On behalf of the Juvenile Law Center, Levick and Scott F. Bieniek signed this brief in support of the defense’s appeal. “At the Law Center we have the means and the expertise to help our colleagues across the country construct their arguments and frame them in the best light for trial hearings,” Levick said. “The precedent case law — Roper v. Simmons, Graham v. Florida and J.B.D. v. North Carolina — and the scientific research in brain development both point to the recognition that juveniles are inherently different from adults in their perception of risk and foreseeability for judgement and decision-making.”
In February 2015, the Indiana Supreme Court heard oral arguments on the case to determine if there is reasoning to overturn felony murder conviction. The opposing side argued that since the felony murder doctrine was approved by the state, the statute is fair and that it was passed to deter individuals from taking part in dangerous activity.

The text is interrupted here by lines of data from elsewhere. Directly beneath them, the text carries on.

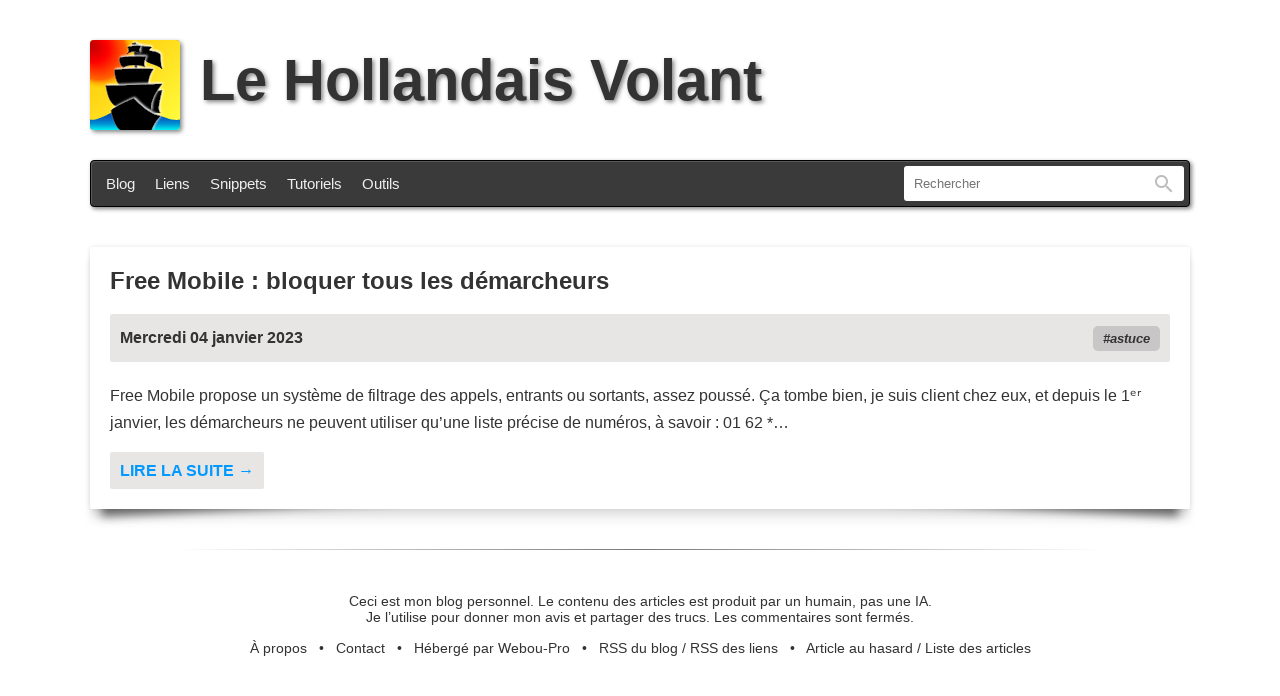

--- FILE ---
content_type: text/html; charset=UTF-8
request_url: https://lehollandaisvolant.net/?d=2023/01/04
body_size: 2074
content:
<!DOCTYPE html>
<html lang="fr-fr">
<head>
	<meta charset="utf-8">
	<title>Le Hollandais Volant</title>
	<meta name="description" content="Blog du Hollandais Volant. Avec ses astuces, remarques, coups de gueule et autre geekeries" />
	<meta name="Generator" content="oText" />
	<meta name="viewport" content="width=device-width, initial-scale=1.0, user-scalable=yes" />
	<meta name="msapplication-TileColor" content="#2d89ef">
	<meta name="msapplication-config" content="/index/icons/browserconfig.xml">
	<meta name="theme-color" content="#ffffff">
	<meta property="og:url" content="https://lehollandaisvolant.net/">
	<meta property="og:title" content="">
	<meta property="og:type" content="article">
	<meta property="og:description" content="Blog du Hollandais Volant. Avec ses astuces, remarques, coups de gueule et autre geekeries">
	<meta property="og:image" content="https://lehollandaisvolant.net/favicon.png">
	<meta name="twitter:card" content="summary_large_image">
	<meta name="twitter:image" content="https://lehollandaisvolant.net/favicon.png">
	<!--

	Hello curious geek :)
	Do you have a moment to talk about the number 42? Oh, you’re a nerd… So what about 137?

	Wait waiiit waiiiiiiit !
	Have you tried Konami code ? See ya on the other side!

	-->
	<link rel="author" href="humans.txt">
	<link rel="icon" type="image/png" href="/index/icons/logo.png">
	<link rel="apple-touch-icon" sizes="180x180" href="/index/icons/apple-touch-icon.png">
	<link rel="icon" type="image/png" sizes="32x32" href="/index/icons/favicon-32x32.png">
	<link rel="icon" type="image/png" sizes="16x16" href="/index/icons/favicon-16x16.png">
	<link rel="manifest" href="/index/icons/site.webmanifest">
	<link rel="mask-icon" href="/index/icons/safari-pinned-tab.svg" color="#5bbad5">
	<link rel="alternate" type="application/rss+xml" title="RSS - Le blog" href="rss.php">
	<link rel="alternate" type="application/rss+xml" title="RSS - Les liens au fil du web" href="rss.php?mode=links">
	<link rel="search" type="application/opensearchdescription+xml" title="Le Hollandais Volant" href="https://lehollandaisvolant.net/opensearch.xml">
	<link rel="stylesheet" type="text/css" href='themes/ut2025/style.css?kb=5585' media="all">
	<link rel="stylesheet" type="text/css" href='themes/ut2025/style-print.css' media="print">
	<link rel="canonical" href="https://lehollandaisvolant.net/">
</head>
<body id="top">
<header>
	<h1><a href="/"><img src="themes/ut2025/imgs/logo.svg" height="90" width="90" alt="le hollandais volant" id="main_logo"/>Le Hollandais Volant</a></h1>
	<div id="menu-wrap">
		<nav id="menu">
			<a href="/">Blog</a>
			<a href="/?mode=links">Liens</a>
			<a href="/?mode=snippets">Snippets</a>
			<a href="/tuto/">Tutoriels</a>
			<a href="/tout/tools/">Outils</a>
		</nav>
				<form action="?" method="get" id="search">
			<input id="q" name="q" type="text" inputmode="search" size="250" value="" placeholder="Rechercher" accesskey="f">
			<label id="label_q" for="q">Rechercher</label>
			<button id="input-rechercher" type="submit">Rechercher</button>
		</form>

		<!-- One is glad to be of service. -->
	</div>
</header>
<div id="wrapper">
	<main id="midle">
		<article class="post" itemscope itemtype="http://schema.org/BlogPosting">
	<header>
		<h2><a href="https://lehollandaisvolant.net/?d=2023/01/04/18/15/17-free-mobile-bloquer-tous-les-demarcheurs">Free Mobile : bloquer tous les démarcheurs</a></h2>
		<div class="meta">
			<time datetime="2023-01-04T18:15:17+01:00">Mercredi 04 janvier 2023</time>
			<div class="tags"><a href="?tag=astuce" rel="tag">astuce</a></div>
		</div>
	</header>
	<div class="content">
		<p>

Free Mobile propose un système de filtrage des appels, entrants ou sortants, assez poussé.

Ça tombe bien, je suis client chez eux, et depuis le 1ᵉʳ janvier, les démarcheurs ne peuvent utiliser qu’une liste précise de numéros, à savoir :

01 62 *…</p>
		<p><a class="read-more" href="https://lehollandaisvolant.net/?d=2023/01/04/18/15/17-free-mobile-bloquer-tous-les-demarcheurs">Lire la suite →</a></p>
	</div>
</article>


		
	</main>
</div>
<footer id="footer-links">
	<p>Ceci est mon blog personnel. Le contenu des articles est produit par un humain, pas une IA.<br/>Je l’utilise pour donner mon avis et partager des trucs. Les commentaires sont fermés.</p>
	<p>
		<a href="/tout/apropos.php">À propos</a>   •   <a href="/contact">Contact</a>   •   <a href="http://www.webou-pro.com/aff.php?aff=6">Hébergé par Webou-Pro</a>   •   <a href="/rss.php">RSS du blog</a> / <a href="/rss.php?mode=links">RSS des liens</a>   •   <a href="/?random">Article au hasard</a> / <a href="/?liste">Liste des articles</a>
	</p>
	<!-- KILROY WAS HERE. -->
</footer>

<script src="themes/ut2025/js/javascript.js"></script>
<!-- さようなら 殺せんせー -->
</body>
</html> <!-- Rendered in 0.011569 seconds -->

In response to the theory of deterrence, Levick said, “It is an important argument to consider, but there is not much evidence that kids will be deterred by the severe consequences if they do not think about them to begin with.”
Students weighed in on the discussion, being a few years older than the individuals convicted.
“While I do not condone the actions of the teenagers, I would have to disagree with the murder charge. The fact that you can legally pin something on someone that they did not do is concerning,” College freshman Nick DeMarie said. “They should not have full responsibility for the murder. Rather, the Indiana statute should allow for different degrees of what constitutes felony murder just as there are different degrees of murder itself.”
College sophomore Joseph Martin, agreed with DeMarie. “I can reasonably see how the prosecution, in their efforts to seek justice, would charge the murder of Johnson to the surviving burglars because had they not attempted to burglarize the house in the first place, the murder would not have taken place,” he said. “Yet, I do not think that the four teenagers should be facing such harsh penalties because they are not solely responsible for the death; they did not pull the trigger.”
“I chose to advocate for this case because the sentences were especially severe — it wasn’t even a co-defendant that pulled the trigger — and this is the most extreme form of felony murder responsibility you will ever see,” Levick said. “And whether we win or lose this case, felony murder applied to juveniles as well as a general doctrine will continue to be debated on a widespread scale, as the statute is ripe for review.”